Recensioni a “E venni al mondo” di Barbara Buoso

“E venni al mondo” di Barbara Buoso

Recensioni

Sono stata in Polesine la prima volta nell’estate del ‘98: a Rovigo ho preso un localissimo che indolentemente, fermando di stazioncina in stazioncina, mi ha portata fino a Loreo.
Il primo impatto è stato con ciò che non stava al di là dal finestrino: le montagne. Ne ho ricavato il disagio che sempre mi danno i paesaggi dove l’orizzonte non fa muro ma – liscio e piano – costringe gli occhi a guardare fino al non più visibile. Fino a sfiancarsi.
Giù dal treno, il caldo. Che in Polesine zavorra il petto, per via dell’umido che sale dal Po: da quel fiume immoto, nebbioso fino al parossismo d’inverno, che d’estate richiama le zanzare – tante, ovunque, e rabbiose.
Nei pressi di Loreo, l’odore stomachevole della massa cotta: erano gli anni in cui lo zuccherificio Eridania ancora pompava. Adesso è un rudere sull’argine (spazio indeciso, detto con clemenza).

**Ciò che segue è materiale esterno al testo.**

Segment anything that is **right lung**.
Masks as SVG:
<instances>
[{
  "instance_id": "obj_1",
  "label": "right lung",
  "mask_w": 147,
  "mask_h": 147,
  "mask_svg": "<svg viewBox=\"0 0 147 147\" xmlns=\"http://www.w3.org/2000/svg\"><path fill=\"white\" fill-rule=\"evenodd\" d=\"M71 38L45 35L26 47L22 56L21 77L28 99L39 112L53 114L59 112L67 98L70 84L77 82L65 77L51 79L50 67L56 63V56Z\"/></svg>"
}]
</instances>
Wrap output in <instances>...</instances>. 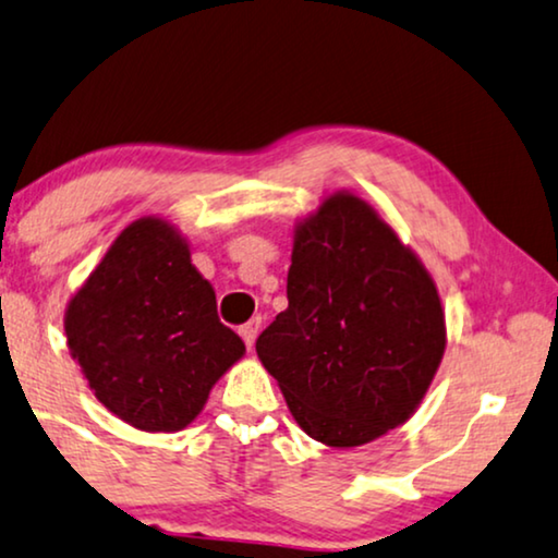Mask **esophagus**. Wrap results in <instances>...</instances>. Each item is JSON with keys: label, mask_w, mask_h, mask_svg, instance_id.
<instances>
[{"label": "esophagus", "mask_w": 558, "mask_h": 558, "mask_svg": "<svg viewBox=\"0 0 558 558\" xmlns=\"http://www.w3.org/2000/svg\"><path fill=\"white\" fill-rule=\"evenodd\" d=\"M259 329H263V316H252L247 324L242 326L240 329V333H242V339H244V344L247 347H252L255 344V339H257V333H259Z\"/></svg>", "instance_id": "obj_1"}]
</instances>
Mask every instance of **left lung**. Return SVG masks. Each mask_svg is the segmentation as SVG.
I'll return each mask as SVG.
<instances>
[{
  "label": "left lung",
  "instance_id": "8db88e82",
  "mask_svg": "<svg viewBox=\"0 0 558 558\" xmlns=\"http://www.w3.org/2000/svg\"><path fill=\"white\" fill-rule=\"evenodd\" d=\"M444 347L434 280L373 206L341 191L295 227L288 308L255 349L311 439L360 447L405 423Z\"/></svg>",
  "mask_w": 558,
  "mask_h": 558
}]
</instances>
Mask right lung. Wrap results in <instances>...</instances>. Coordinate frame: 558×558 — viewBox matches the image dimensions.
I'll list each match as a JSON object with an SVG mask.
<instances>
[{"mask_svg":"<svg viewBox=\"0 0 558 558\" xmlns=\"http://www.w3.org/2000/svg\"><path fill=\"white\" fill-rule=\"evenodd\" d=\"M65 337L99 403L140 430L189 426L244 354L189 244L155 217L107 250L65 308Z\"/></svg>","mask_w":558,"mask_h":558,"instance_id":"right-lung-1","label":"right lung"}]
</instances>
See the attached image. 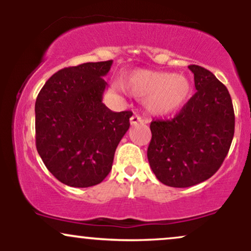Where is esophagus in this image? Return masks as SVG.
I'll list each match as a JSON object with an SVG mask.
<instances>
[{
  "mask_svg": "<svg viewBox=\"0 0 251 251\" xmlns=\"http://www.w3.org/2000/svg\"><path fill=\"white\" fill-rule=\"evenodd\" d=\"M129 123H131V125L133 126V125H137V124H144V123H148V122H146V120H144L143 118L140 116H138V114H134V116L129 119Z\"/></svg>",
  "mask_w": 251,
  "mask_h": 251,
  "instance_id": "1",
  "label": "esophagus"
}]
</instances>
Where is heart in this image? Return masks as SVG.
I'll return each instance as SVG.
<instances>
[{
  "mask_svg": "<svg viewBox=\"0 0 251 251\" xmlns=\"http://www.w3.org/2000/svg\"><path fill=\"white\" fill-rule=\"evenodd\" d=\"M112 87L116 91L125 88L131 96L144 99L150 113L159 117L179 111L192 93L191 82L186 76L150 70L131 72L123 83L114 81Z\"/></svg>",
  "mask_w": 251,
  "mask_h": 251,
  "instance_id": "obj_1",
  "label": "heart"
}]
</instances>
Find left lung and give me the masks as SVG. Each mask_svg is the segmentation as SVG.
<instances>
[{
    "mask_svg": "<svg viewBox=\"0 0 251 251\" xmlns=\"http://www.w3.org/2000/svg\"><path fill=\"white\" fill-rule=\"evenodd\" d=\"M189 68L197 92L174 119L150 125V166L158 180L172 188H189L215 175L235 131L234 107L226 86L201 66Z\"/></svg>",
    "mask_w": 251,
    "mask_h": 251,
    "instance_id": "left-lung-1",
    "label": "left lung"
}]
</instances>
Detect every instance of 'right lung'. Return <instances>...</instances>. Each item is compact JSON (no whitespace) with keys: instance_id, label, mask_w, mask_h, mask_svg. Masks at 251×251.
<instances>
[{"instance_id":"right-lung-1","label":"right lung","mask_w":251,"mask_h":251,"mask_svg":"<svg viewBox=\"0 0 251 251\" xmlns=\"http://www.w3.org/2000/svg\"><path fill=\"white\" fill-rule=\"evenodd\" d=\"M113 61L63 68L45 83L35 102L36 149L56 179L88 188L105 179L131 111L113 112L102 94Z\"/></svg>"}]
</instances>
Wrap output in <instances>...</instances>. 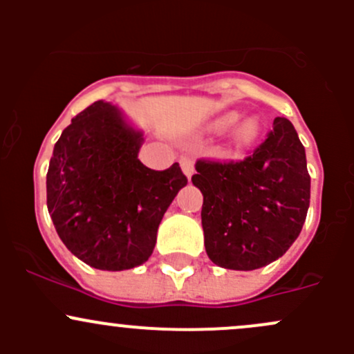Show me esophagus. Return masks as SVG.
<instances>
[{
    "label": "esophagus",
    "mask_w": 354,
    "mask_h": 354,
    "mask_svg": "<svg viewBox=\"0 0 354 354\" xmlns=\"http://www.w3.org/2000/svg\"><path fill=\"white\" fill-rule=\"evenodd\" d=\"M180 164H181V169H183L185 176L192 178V174H194V171H195V162H194V159H192L190 156H185V157H181Z\"/></svg>",
    "instance_id": "34e87169"
}]
</instances>
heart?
<instances>
[{
    "mask_svg": "<svg viewBox=\"0 0 354 354\" xmlns=\"http://www.w3.org/2000/svg\"><path fill=\"white\" fill-rule=\"evenodd\" d=\"M230 140L231 145L236 149H246L252 144H255V140L259 138L260 130H262V124L257 116H243L240 118L238 111H226V113L219 114V116L214 118L209 123V131L212 133H223V131L230 130Z\"/></svg>",
    "mask_w": 354,
    "mask_h": 354,
    "instance_id": "b5f03b06",
    "label": "heart"
}]
</instances>
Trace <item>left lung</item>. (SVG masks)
Masks as SVG:
<instances>
[{
  "instance_id": "left-lung-1",
  "label": "left lung",
  "mask_w": 354,
  "mask_h": 354,
  "mask_svg": "<svg viewBox=\"0 0 354 354\" xmlns=\"http://www.w3.org/2000/svg\"><path fill=\"white\" fill-rule=\"evenodd\" d=\"M195 169L203 245L216 266L255 270L295 243L308 212L310 174L291 121L276 118L266 142L245 160H197Z\"/></svg>"
}]
</instances>
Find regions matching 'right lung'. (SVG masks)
I'll list each match as a JSON object with an SVG mask.
<instances>
[{
  "label": "right lung",
  "mask_w": 354,
  "mask_h": 354,
  "mask_svg": "<svg viewBox=\"0 0 354 354\" xmlns=\"http://www.w3.org/2000/svg\"><path fill=\"white\" fill-rule=\"evenodd\" d=\"M144 131L111 102L71 120L49 160L46 190L56 233L99 270H127L152 255L157 227L188 183L180 164L154 171L138 159Z\"/></svg>",
  "instance_id": "obj_1"
}]
</instances>
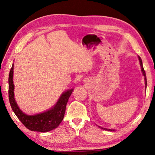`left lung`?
I'll use <instances>...</instances> for the list:
<instances>
[{"mask_svg": "<svg viewBox=\"0 0 155 155\" xmlns=\"http://www.w3.org/2000/svg\"><path fill=\"white\" fill-rule=\"evenodd\" d=\"M139 61H140V67H141V71H142L143 72V75L144 76V80H145V85H146V87H147V77H146V73H145V71H144V68H143V62H142V60H141V58L140 57H139ZM101 128H103V129H104V130H110V131H114V130L113 129H107V128H102L101 127Z\"/></svg>", "mask_w": 155, "mask_h": 155, "instance_id": "obj_1", "label": "left lung"}]
</instances>
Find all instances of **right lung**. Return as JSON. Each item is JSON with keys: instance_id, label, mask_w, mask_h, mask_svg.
Returning <instances> with one entry per match:
<instances>
[{"instance_id": "1", "label": "right lung", "mask_w": 155, "mask_h": 155, "mask_svg": "<svg viewBox=\"0 0 155 155\" xmlns=\"http://www.w3.org/2000/svg\"><path fill=\"white\" fill-rule=\"evenodd\" d=\"M13 64L10 71L8 77V98L12 109L19 120L32 131L46 133L57 128L63 120L66 106L73 89L64 92L59 98L55 106L47 112L38 114L29 115L23 113L18 108L14 98V84H13Z\"/></svg>"}]
</instances>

Come si fa a vivere qui, ho pensato.
Ieri sera ho letto tutto di un fiato il bellissimo romanzo di Barbara Buoso: “E venni al mondo” (Apogeo Editore). Non poteva che essere ambientato lì, mi sono detta.

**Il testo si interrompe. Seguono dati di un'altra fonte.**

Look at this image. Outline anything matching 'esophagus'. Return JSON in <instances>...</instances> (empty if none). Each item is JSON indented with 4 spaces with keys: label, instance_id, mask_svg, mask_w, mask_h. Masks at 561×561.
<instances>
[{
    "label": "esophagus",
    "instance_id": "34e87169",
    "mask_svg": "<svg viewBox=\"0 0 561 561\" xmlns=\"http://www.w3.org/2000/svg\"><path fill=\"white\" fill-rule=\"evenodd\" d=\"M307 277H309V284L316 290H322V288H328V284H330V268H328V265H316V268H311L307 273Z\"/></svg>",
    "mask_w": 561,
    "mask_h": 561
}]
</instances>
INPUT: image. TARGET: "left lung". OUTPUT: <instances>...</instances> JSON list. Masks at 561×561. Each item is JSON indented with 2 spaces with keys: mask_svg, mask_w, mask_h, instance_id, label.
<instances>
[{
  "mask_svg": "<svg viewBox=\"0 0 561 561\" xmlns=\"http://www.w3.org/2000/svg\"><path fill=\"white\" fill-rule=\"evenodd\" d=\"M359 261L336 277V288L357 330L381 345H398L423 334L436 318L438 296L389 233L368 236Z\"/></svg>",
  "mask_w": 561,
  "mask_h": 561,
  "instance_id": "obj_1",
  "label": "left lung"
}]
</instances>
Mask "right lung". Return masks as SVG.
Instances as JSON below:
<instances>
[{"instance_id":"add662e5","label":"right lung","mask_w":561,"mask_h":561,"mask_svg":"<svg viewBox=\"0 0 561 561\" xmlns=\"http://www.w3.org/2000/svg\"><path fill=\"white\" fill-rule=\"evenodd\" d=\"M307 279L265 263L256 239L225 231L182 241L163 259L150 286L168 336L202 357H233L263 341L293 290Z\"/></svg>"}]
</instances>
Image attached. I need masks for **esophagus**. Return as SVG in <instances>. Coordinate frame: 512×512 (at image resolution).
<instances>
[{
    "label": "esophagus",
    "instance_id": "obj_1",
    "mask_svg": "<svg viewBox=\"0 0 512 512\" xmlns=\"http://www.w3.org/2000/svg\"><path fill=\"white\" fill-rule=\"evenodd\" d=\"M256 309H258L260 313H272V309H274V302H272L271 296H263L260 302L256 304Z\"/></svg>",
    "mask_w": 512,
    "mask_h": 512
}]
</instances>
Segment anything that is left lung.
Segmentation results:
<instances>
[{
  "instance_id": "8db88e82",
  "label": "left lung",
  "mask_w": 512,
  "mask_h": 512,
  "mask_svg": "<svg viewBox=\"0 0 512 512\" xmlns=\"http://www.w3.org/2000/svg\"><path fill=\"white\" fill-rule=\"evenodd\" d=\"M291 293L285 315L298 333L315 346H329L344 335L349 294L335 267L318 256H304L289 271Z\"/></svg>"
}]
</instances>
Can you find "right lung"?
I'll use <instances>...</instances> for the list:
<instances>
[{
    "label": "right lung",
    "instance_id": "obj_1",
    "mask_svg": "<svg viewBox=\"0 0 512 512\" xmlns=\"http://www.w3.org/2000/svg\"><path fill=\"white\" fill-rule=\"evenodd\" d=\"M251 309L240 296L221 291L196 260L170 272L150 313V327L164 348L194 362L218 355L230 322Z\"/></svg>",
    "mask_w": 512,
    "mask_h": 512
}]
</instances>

“E venni al mondo” non è tanto la storia di chi fugge da un posto – Polesine o altro che sia. È la storia di chi fugge – anzi, si libera – dal se stesso-guscio che poi è il se stesso-gabbia, la crisalide eterna: le aspettative delle famiglie, le chiacchiere, una certa weltanschauung da cui sembra impossibile prescindere. Per diventare, come Marzia e Medusa (ma specialmente Medusa: donna in un corpo di uomo), non ciò che si deve ma ciò che, nell’accettare di essere viventi oltre che vivi, con indecenza si desidera.